Se eu fosse alguém com poder de avaliação, eu daria nota: +++

Parte 2: Sustentável
Juro que eu queria que a parte sustentável do show desse certo e fosse um sucesso. Mas seria uma falácia falar que foi. Triste isso. Iniciativas bacanas na entrada do show eram simplesmente ignoradas pelo público que usava essa área simplesmente como passagem. Tendas vendendo produtos "About us" estavam em todos os lugares - tinha mais dessas tendas do que lanchonete vendendo comida, por exemplo. Aí a gente pára e pensa: os bróders que organizaram esse show se esqueceram que o consumo e a conscientização do consumo também faz parte da criação da sustentabilidade. Eles também se esqueceram que há lugares e lugares: em um festival de dia inteiro, comida orgânica e integral a preço de ouro não é o que o público (que já pagou caro pelo ingresso, diga-se de passagem) quer comer. Se a sustentabilidade, portanto, estava nas comidas e nas iniciativas bacana, esqueça dela. Porque ninguém viu, ninguém notou, ninguém nada - muito pelo contrário: da comida, as pessoas até reclamaram. Mas, veja só você, a sustentabilidade também estava nos telões do palco, com depoimentos de gente famosa pela fama (Ciça Guimarães, Global) e gente famosa pelo mérito (Carlos Minc, Ministro do Meio Ambiente). Grande ironia essa: era no intervalo dos shows, e ninguém estava nem aí para o que passava no telão. Quem poderia ter ajudado alguma coisa com relação à sustentabilidade, os artistas que subiram ao palco, de fato não ajudaram, porque ninguém disse nada sobre sustentabilidade. Agora entrando em ação a versão mais chata de mim mesma (a versão da politicamente correta), outro ponto de crítica: no mundo em que eu vivo ainda não inventaram cadeira de rodas off road. Não é à toa que eu não vi nenhum cadeirante nesse evento: o acesso era simplesmente impossível.

———

*Tarefa 1*: Reproduza fielmente, linha por linha, toda a listagem abaixo, deixando de fora as imagens.
O trecho e a listagem não têm nenhuma relação entre si.

———

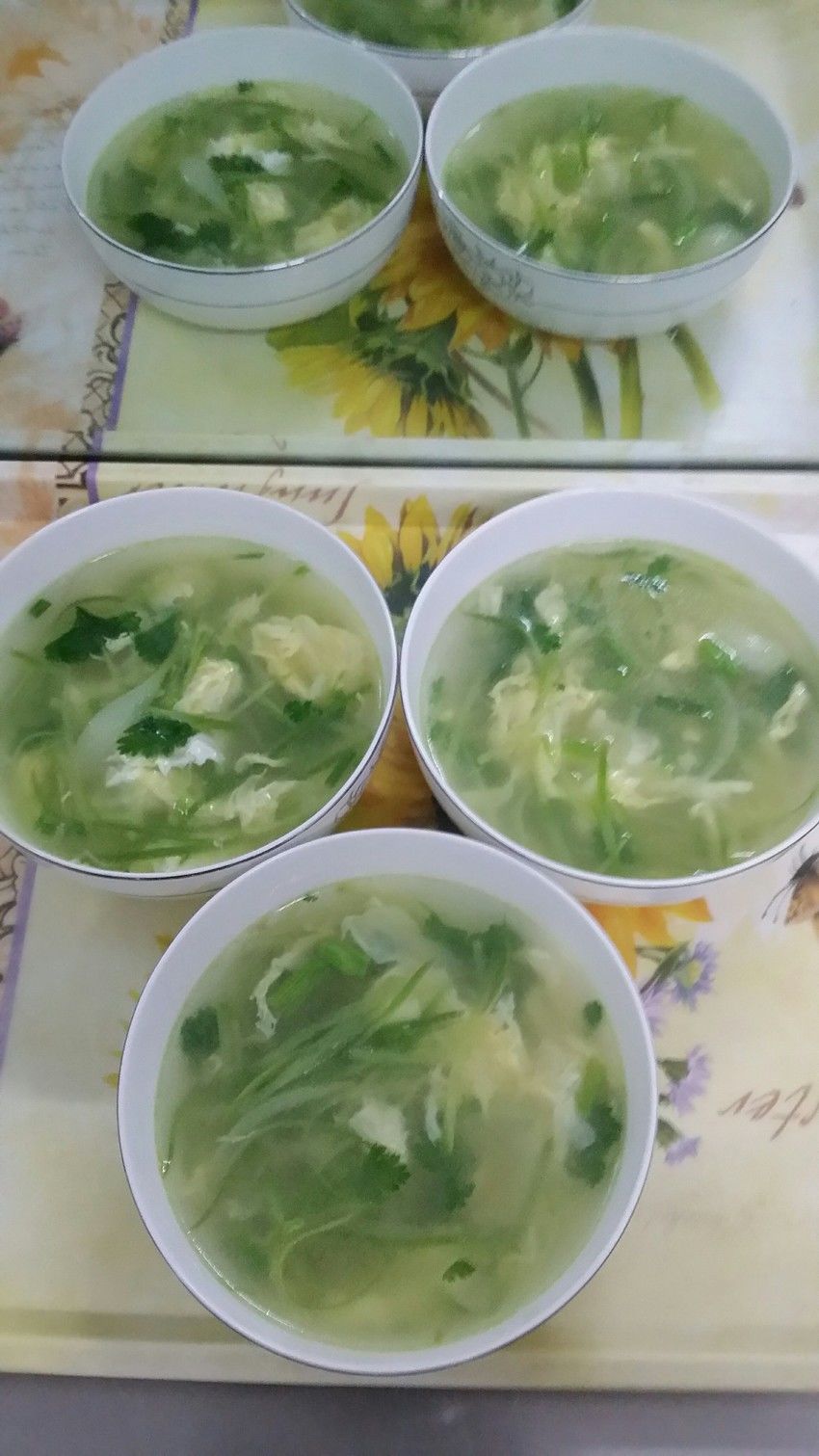 青萝卜丝鸡蛋汤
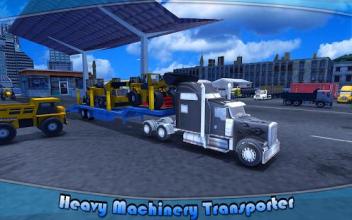 Heavy Machinery Transporter Truck Simulator截图4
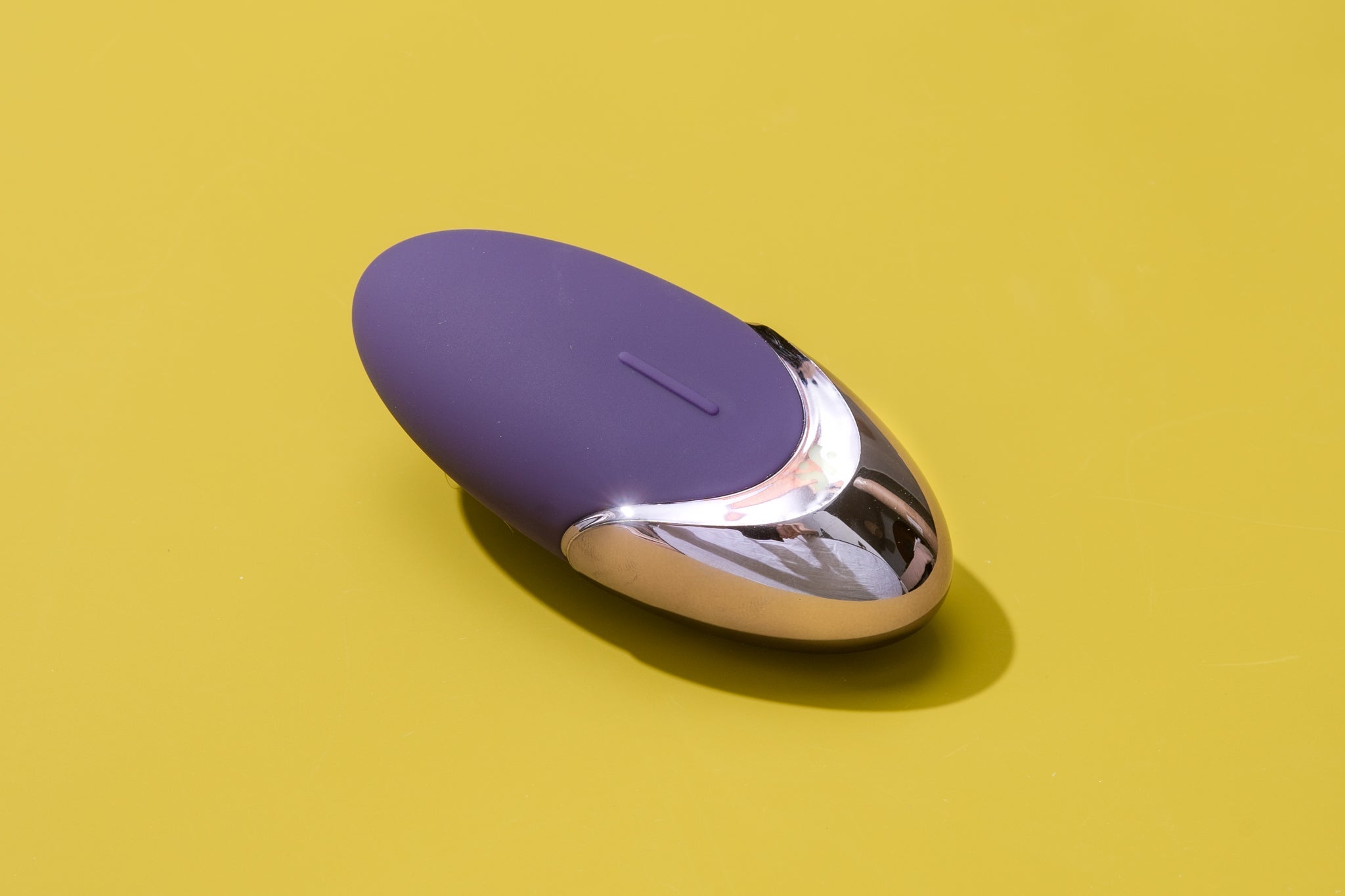 Vibrator on a yellow background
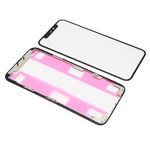Staklo touchscreen-a za Iphone 11 Pro + frame + OCA stiker crni (MS).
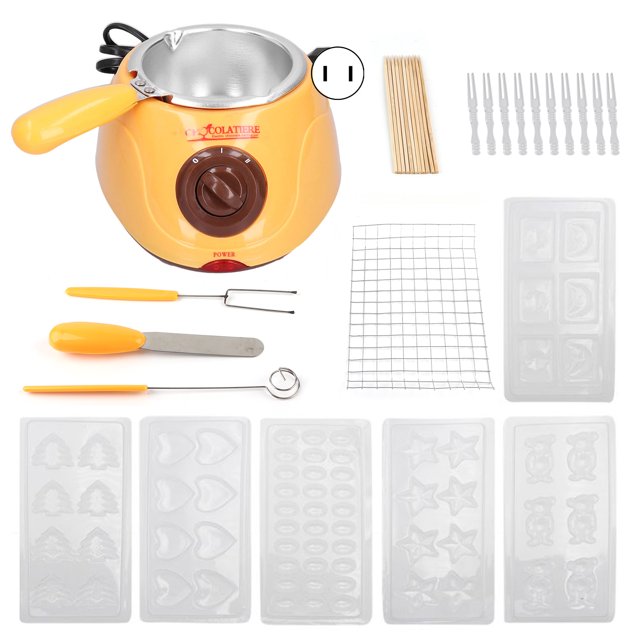 Juego de máquina de crisol de Chocolate DIY, utensilios de cocina eléctricos para restaurante en casa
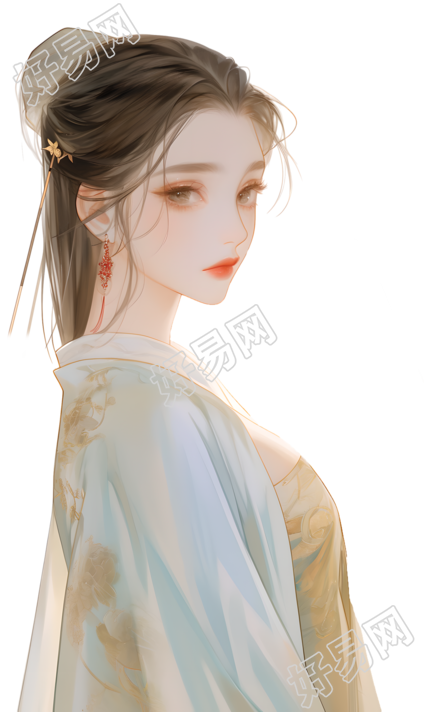 古装美女高清图形素材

———

*Tarefa 2*: Segundo o trecho, onde estava a sustentabilidade no show? Liste todos os lugares mencionados.

*Área de resposta 1*:
 青萝卜丝鸡蛋汤
 Heavy Machinery Transporter Truck Simulator截图4
 Vibrator on a yellow background
Staklo touchscreen-a za Iphone 11 Pro + frame + OCA stiker crni (MS).
 Juego de máquina de crisol de Chocolate DIY, utensilios de cocina eléctricos para restaurante en casa
 古装美女高清图形素材

*Área de resposta 2*:
- nas comidas
- nas iniciativas bacanas
- nos telões do palco